## Estratto del testo:
⟨
Anche dopo le osservazioni espresse dalle commissioni Finanze di Camera e Senato sullo schema di Dlgs proposto dal Governo che introduce il concordato preventivo biennale, restano alcuni punti oggetto di perplessità. Un'analisi e alcune proposte
Siamo ormai quasi al termine dell’iter propedeutico all’introduzione formale del concordato preventivo biennale contenuto in uno dei decreti delegati che il Governo deve emanare per l’attuazione della riforma fiscale.
Lo schema del provvedimento è stato inviato alle Camere lo scorso dicembre e le Commissioni Bilancio e Finanze dei due rami del Parlamento hanno espresso il proprio parere nel merito del testo proposto.
Le osservazioni fino ad ora espresse, pur considerando i vari distinguo, hanno nei fatti recepito sostanzialmente l’esigenza di non appesantire ulteriormente il già fitto calendario di adempimenti fiscali previsti per il 2024, uno dei principali punti di discussione evidenziato da commercialisti e tributaristi, in attesa del suo agognato sfoltimento.
Concordato preventivo biennale: adempimenti dopo l’estate
Si va quindi, almeno per questo primo anno di applicazione del concordato preventivo biennale, verso il posticipo a dopo l’estate della presentazione dei dati necessari per la formulazione della proposta.
⟩
## Record:
⟨
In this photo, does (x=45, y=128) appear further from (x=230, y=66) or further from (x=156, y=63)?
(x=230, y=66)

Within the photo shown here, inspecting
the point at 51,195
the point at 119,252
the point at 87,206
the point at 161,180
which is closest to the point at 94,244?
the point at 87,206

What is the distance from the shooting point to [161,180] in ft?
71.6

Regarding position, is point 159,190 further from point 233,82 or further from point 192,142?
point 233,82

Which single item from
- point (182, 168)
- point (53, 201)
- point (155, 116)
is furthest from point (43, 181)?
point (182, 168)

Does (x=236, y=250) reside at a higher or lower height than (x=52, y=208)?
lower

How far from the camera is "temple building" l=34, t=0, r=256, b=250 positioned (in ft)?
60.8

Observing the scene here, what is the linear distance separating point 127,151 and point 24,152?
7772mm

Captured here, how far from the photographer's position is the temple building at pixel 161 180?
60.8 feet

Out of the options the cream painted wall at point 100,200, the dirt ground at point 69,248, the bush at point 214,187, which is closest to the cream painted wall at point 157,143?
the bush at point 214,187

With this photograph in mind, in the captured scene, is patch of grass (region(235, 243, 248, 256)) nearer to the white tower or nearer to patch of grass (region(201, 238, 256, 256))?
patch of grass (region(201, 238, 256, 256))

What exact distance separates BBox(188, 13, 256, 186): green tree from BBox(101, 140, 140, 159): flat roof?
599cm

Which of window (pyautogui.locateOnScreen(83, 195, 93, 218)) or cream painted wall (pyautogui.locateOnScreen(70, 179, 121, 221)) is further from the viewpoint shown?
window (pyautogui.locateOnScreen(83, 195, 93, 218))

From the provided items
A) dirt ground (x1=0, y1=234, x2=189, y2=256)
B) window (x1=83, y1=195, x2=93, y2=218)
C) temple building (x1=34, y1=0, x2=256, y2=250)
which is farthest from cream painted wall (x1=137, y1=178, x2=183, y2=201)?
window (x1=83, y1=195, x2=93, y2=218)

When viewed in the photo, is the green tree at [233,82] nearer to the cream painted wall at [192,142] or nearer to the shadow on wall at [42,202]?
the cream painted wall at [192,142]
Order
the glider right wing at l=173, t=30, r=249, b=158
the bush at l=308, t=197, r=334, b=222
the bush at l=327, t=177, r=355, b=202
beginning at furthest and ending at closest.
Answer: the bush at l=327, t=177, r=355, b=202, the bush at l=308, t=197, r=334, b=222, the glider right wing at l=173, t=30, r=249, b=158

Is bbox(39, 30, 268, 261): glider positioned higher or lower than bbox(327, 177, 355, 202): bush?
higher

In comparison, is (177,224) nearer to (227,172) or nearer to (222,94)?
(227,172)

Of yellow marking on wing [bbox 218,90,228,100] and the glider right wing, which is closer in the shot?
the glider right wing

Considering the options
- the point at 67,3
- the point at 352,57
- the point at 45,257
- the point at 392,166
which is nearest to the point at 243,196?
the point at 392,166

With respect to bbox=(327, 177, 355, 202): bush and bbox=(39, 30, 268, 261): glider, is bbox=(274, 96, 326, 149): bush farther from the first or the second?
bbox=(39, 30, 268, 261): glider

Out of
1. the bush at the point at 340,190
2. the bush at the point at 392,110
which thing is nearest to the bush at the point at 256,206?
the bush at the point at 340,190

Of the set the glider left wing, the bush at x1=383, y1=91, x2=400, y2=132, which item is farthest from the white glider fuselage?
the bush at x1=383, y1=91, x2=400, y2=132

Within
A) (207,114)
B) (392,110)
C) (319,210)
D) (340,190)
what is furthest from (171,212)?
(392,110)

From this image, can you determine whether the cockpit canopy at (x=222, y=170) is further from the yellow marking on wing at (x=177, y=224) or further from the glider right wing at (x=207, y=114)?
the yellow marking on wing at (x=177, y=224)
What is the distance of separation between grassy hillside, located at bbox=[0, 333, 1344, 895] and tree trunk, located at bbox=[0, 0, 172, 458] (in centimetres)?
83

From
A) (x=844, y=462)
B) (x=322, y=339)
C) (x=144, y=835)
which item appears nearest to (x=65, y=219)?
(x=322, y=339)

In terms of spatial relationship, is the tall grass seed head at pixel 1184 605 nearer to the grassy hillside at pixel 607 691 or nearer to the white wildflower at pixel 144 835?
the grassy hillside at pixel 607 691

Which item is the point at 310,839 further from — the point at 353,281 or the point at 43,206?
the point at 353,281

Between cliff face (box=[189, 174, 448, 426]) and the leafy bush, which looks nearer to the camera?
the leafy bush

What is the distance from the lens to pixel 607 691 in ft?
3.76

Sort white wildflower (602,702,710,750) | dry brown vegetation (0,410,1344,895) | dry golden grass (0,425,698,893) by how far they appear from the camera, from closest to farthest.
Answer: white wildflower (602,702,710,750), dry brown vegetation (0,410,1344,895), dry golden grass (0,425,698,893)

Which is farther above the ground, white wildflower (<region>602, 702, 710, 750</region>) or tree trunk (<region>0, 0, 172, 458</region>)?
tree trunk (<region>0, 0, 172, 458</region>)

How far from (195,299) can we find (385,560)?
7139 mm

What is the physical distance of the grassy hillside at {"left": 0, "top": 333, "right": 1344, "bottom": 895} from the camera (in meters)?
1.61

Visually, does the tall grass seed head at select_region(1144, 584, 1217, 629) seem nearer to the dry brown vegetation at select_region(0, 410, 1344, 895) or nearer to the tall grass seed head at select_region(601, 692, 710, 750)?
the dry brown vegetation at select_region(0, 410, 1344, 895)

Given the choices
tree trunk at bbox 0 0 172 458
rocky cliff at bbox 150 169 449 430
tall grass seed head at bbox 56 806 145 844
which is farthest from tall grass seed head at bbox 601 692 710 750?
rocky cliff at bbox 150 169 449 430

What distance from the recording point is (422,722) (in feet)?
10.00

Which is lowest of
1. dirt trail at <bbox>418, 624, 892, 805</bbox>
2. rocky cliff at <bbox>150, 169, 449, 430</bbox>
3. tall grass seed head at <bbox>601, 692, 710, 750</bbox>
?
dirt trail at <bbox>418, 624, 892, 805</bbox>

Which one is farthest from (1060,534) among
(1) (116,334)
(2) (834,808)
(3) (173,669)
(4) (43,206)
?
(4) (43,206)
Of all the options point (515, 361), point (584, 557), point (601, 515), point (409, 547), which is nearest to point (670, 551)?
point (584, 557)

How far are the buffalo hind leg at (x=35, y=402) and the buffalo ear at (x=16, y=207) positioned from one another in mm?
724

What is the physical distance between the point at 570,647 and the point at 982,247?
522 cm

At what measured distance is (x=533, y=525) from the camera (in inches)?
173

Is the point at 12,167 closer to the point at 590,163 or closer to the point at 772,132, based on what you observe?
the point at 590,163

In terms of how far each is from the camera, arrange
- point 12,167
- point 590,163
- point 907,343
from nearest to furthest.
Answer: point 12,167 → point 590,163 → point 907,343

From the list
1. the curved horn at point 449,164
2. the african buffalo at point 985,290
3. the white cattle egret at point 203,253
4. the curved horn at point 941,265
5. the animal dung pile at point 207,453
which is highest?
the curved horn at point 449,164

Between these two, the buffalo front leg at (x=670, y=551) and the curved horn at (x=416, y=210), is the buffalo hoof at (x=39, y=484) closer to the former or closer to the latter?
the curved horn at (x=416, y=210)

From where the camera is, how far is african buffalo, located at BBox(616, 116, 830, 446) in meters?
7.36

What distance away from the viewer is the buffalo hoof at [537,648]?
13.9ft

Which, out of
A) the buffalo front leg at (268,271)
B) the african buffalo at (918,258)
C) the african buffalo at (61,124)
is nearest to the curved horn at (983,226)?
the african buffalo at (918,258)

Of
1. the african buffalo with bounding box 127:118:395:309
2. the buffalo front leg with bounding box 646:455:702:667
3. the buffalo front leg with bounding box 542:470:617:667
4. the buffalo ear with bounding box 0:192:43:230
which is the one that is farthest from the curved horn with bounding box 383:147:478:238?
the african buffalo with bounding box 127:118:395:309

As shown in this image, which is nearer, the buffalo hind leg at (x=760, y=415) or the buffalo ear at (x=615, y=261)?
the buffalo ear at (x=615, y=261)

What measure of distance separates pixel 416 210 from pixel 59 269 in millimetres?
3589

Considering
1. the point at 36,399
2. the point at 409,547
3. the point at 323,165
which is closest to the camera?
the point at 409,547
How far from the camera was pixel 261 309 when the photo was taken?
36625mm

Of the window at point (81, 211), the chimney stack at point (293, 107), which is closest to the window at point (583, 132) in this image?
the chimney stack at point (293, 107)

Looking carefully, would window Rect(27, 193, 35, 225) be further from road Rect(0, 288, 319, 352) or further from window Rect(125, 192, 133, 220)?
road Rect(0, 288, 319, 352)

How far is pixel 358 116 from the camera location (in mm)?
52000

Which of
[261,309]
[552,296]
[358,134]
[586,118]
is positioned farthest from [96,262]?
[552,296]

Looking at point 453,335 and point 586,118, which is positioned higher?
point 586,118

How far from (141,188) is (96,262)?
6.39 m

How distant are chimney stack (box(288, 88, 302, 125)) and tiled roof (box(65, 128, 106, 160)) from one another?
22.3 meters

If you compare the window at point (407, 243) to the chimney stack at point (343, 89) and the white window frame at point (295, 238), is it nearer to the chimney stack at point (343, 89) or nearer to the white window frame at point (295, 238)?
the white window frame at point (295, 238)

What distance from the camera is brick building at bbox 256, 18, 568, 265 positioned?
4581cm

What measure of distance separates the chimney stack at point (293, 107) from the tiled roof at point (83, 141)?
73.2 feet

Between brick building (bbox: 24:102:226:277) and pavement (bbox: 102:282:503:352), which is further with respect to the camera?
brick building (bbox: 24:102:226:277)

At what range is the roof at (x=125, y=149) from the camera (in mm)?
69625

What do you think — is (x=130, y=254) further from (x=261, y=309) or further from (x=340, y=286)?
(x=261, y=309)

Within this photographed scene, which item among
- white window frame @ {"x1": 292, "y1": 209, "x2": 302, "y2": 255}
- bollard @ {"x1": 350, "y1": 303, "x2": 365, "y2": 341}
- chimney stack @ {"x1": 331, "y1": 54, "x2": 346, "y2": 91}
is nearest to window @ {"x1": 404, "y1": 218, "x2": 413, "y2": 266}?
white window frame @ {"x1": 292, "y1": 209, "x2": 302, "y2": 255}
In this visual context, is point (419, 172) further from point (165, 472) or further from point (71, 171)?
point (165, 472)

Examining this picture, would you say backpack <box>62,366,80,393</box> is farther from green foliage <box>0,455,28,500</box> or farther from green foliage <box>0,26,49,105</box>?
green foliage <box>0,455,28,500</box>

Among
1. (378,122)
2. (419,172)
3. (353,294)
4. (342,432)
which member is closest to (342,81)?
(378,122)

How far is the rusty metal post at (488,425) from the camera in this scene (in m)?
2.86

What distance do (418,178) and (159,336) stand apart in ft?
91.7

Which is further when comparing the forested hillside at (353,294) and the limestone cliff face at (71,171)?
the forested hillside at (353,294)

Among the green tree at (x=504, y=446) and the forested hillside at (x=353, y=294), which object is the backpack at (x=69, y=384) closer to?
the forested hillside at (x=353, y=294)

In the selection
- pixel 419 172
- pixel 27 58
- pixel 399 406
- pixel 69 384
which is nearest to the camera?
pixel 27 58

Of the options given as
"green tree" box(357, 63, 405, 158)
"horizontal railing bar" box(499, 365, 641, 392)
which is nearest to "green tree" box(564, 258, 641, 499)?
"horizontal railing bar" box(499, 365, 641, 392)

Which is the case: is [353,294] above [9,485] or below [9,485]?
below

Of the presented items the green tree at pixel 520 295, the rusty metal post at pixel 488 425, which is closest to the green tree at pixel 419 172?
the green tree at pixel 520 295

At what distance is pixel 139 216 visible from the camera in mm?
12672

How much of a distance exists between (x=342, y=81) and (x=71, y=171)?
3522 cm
⟩
## Compiti:
(a) Individua tutte le righe dei record che contengono la parola "green" e copiale.
(b) Per favore, riprendi il testo sul concordato preventivo biennale e proseguilo dopo l'ultima frase riportata.

## Risultati in ordine:
(a)
What exact distance separates BBox(188, 13, 256, 186): green tree from BBox(101, 140, 140, 159): flat roof?
When viewed in the photo, is the green tree at [233,82] nearer to the cream painted wall at [192,142] or nearer to the shadow on wall at [42,202]?
Examining this picture, would you say backpack <box>62,366,80,393</box> is farther from green foliage <box>0,455,28,500</box> or farther from green foliage <box>0,26,49,105</box>?
green foliage <box>0,455,28,500</box>
Among the green tree at (x=504, y=446) and the forested hillside at (x=353, y=294), which object is the backpack at (x=69, y=384) closer to?
"green tree" box(357, 63, 405, 158)
which is nearest to "green tree" box(564, 258, 641, 499)?
Of the presented items the green tree at pixel 520 295, the rusty metal post at pixel 488 425, which is closest to the green tree at pixel 419 172?
the green tree at pixel 520 295

(b)
Questo è l’orientamento emerso dai pareri di entrambi i rami del Parlamento che consentirà anche un più ragionato ad attento approfondimento della proposta da parte dei contribuenti e dei propri consulenti tale da poter formulare una accettazione o meno più consapevole.
Verosimilmente l’ipotesi più gettonata sembra essere quella di posticipare al 15 ottobre la presentazione della dichiarazione dei redditi dei soggetti titolari di partita IVA.
Interessante notare come l’osservazione contenuta nel parere approvato dalla Commissione Finanze del Senato riprenda nella sostanza le proposte formulate dall’Istituto Nazionale Tributaristi oggetto di una la conferenza tenuta alla sala Stampa della Camera il 20 Dicembre scorso, con l’intervento di Assosoftware, UNCAT e degli Onorevoli Walter Rizzetto ed Alessandro Cattaneo:
“prevedere che, nella fase di prima applicazione dell’istituto, il termine per l’invio del modello di adesione al concordato preventivo biennale, unitamente a quello di trasmissione della dichiarazione dei redditi, possa essere differito rispetto alle ordinarie scadenze, anche consentendo che la sola seconda rata di acconto possa essere calcolata sulla base dei redditi concordati”.
Concordato preventivo biennale: il riferimento al dato ISA
Le osservazioni espresse dai due rami del Parlamento hanno riguardato anche il vincolo del punteggio ISA.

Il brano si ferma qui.